A follow up to this post about new APs leading to a much worse experience for users…. perhaps no surprise things were more complicated. There are more bugs.
Whilst there’s more work to do on the power output question…. With settings changed some users were now happy, others less so. Some APs now had a healthy mix of 2.4GHz and 5GHz clients but at least one AP had never had a 5GHz client in its short deployment life of a week.
Something didn’t smell right.
We’d previously spotted something on the Aruba mobility controller that suggested there was lots of activity on the 5GHz channels, even though we knew there weren’t many clients. This was put aside with the discovery the power output wasn’t quite what we expected. Now, with one AP that had seen no 5GHz clients at all there was something else to go at.
Here’s a view of the 5GHz radio on our Aruba mobility controller. That channel utilization is fairly high. Normally high channel utilization is a pretty good thing, it means people are using the wi-fi. Yay. However we knew they weren’t, and in fact they complained they couldn’t. The neighbour report from the AP also showed there was nothing else using that channel.
ArubaOS provides shed loads of information about APs, their radios and their clients. Often there’s far more information than you know what do with, but that’s another story. In depth radio stats are available, and most of them are nicely understandable. They give a few clues as to what might be going on.
There’s a lot of information here, but one line that caught my eye was the Tx Failed Beacons count.

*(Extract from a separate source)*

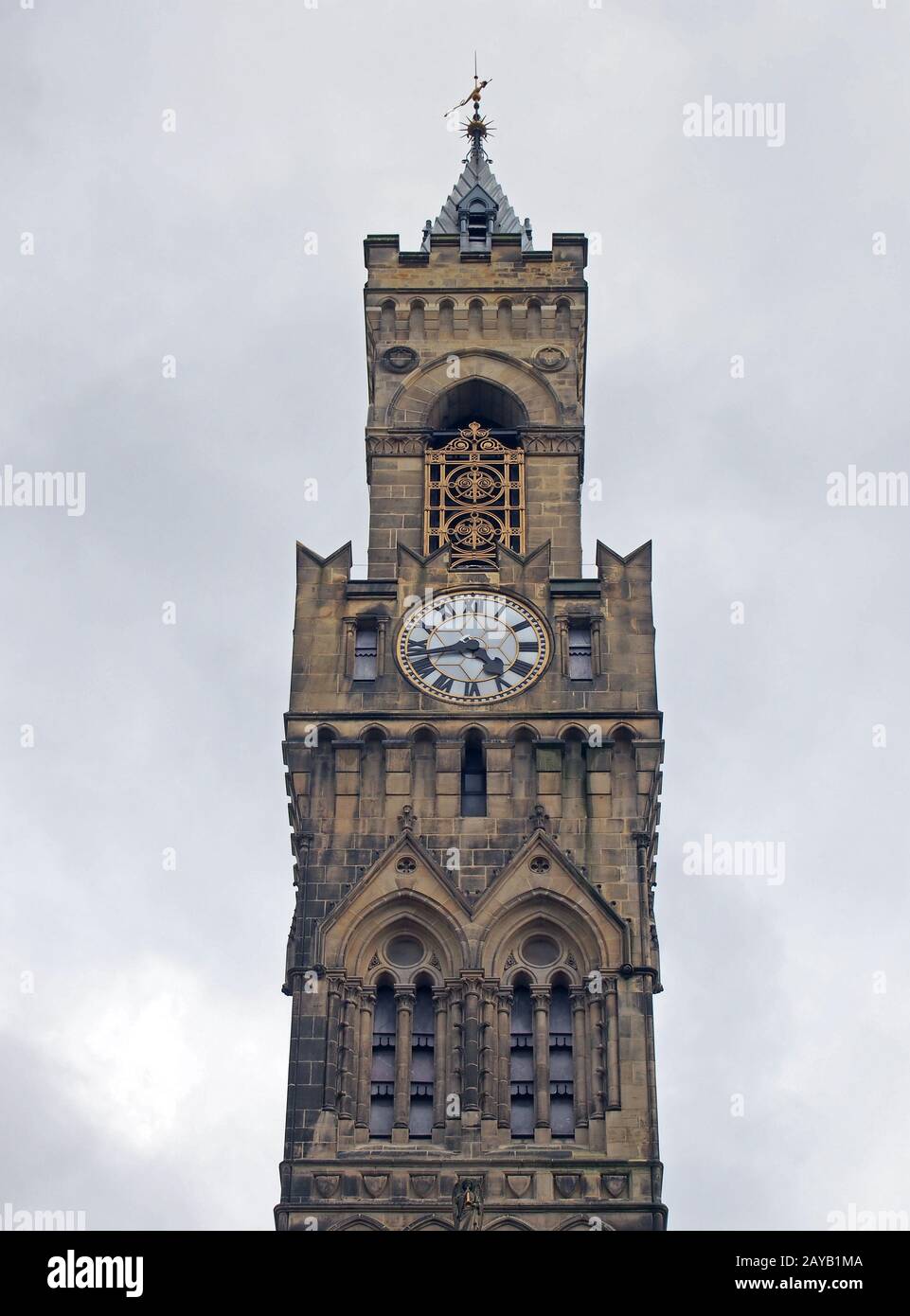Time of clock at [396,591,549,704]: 4:42
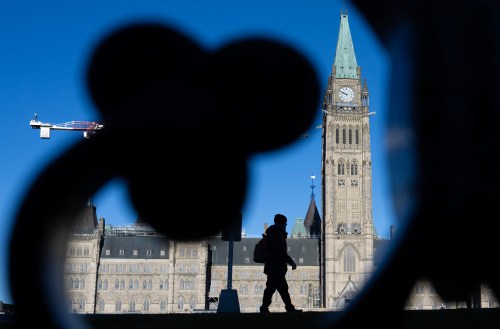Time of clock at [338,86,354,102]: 9:48
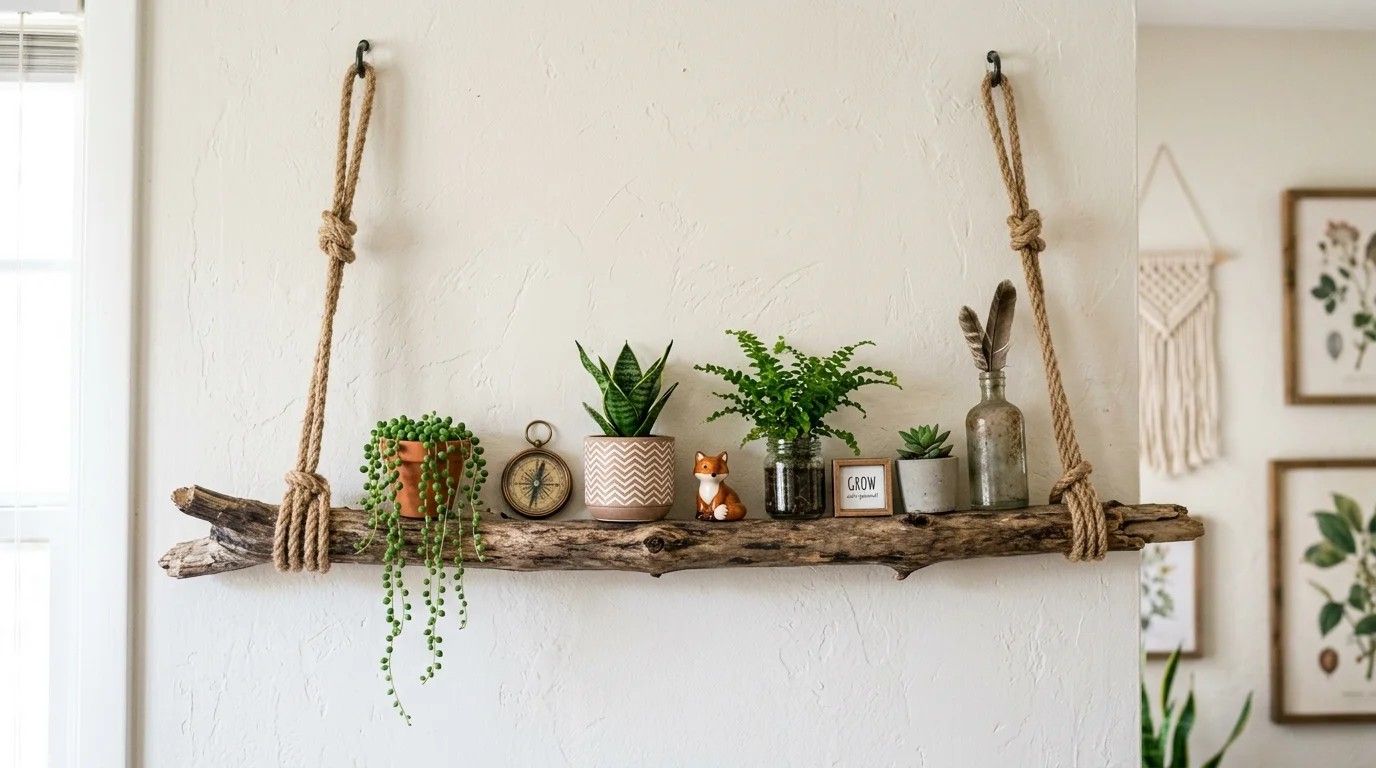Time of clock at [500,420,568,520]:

An AP sends out beacons frames regularly at predefined intervals, usually every 100(ish)msec. To transmit the beacon an AP has to contend for access to the wireless medium, just like any other station wanting to transmit, so if the channel is busy the AP won’t be able to transmit it’s beacon. No biggie, this probably won’t happen very often. This AP had recently been rebooted, yet the count of failed beacons was so high that a quick calculation confirmed it was pretty much all of them.
So although everything looks fine superficially the AP just isn’t working on 5GHz, it isn’t transmitting any (many, it turned out) beacons.
I setup another AP of the same model on my desk and was quickly able to confirm the behaviour. All the basic parameters of the AP reported that it was just fine, but the channel utilization was high and the failed beacons count was climbing.
Using Ekahau Site Survey with a Sidekick spectrum analyser I could see there wasn’t another AP on the same channel, and in fact there was nothing else using the channel. I could see the AP’s BSSID disappearing periodically as it failed to transmit beacons and the Ekahau software lost sight of it and removed it from the list.
So we know the channel is clear yet the AP reports it’s busy. Also, the AP is reporting channel utilization rather than noise. As we can see both with the Ekahau Sidekick it’s possible to be confident this AP just isn’t working properly.
Software upgrades of a network in use 24/7 are a tricky issue. We try not to fall too far behind, but we can’t just upgrade every time there’s a new release. We don’t like to be on the ragged edge latest release with our production controllers and so will schedule software upgrades during quiet times when the majority of the campus is quiet.
Unsurprisingly we’re a few minor releases behind at this point. Perhaps even more unsurprising is that we’ve found a defect description that sounds rather familiar.
Sure enough a test of the circumstances on both our production and development mobility controllers proves this is a bug in the production code, and so an update is the order of the day.
One final frustration is that my colleague had already searched through most of the release notes looking for the AP-314 or 310 series. The release notes specify the AP-315….. Gah!
Perhaps one moral of this story is it does pay to keep an eye on the release notes as they come out. It’s worth scanning through the fixed and known issues so that if you suffer from a problem, something deep in your brain might just spark that you’ve seen something about this somewhere before. That said, the ArubaOS 18.104.22.168 release has pages of fixed bugs, far too many to remember what they are.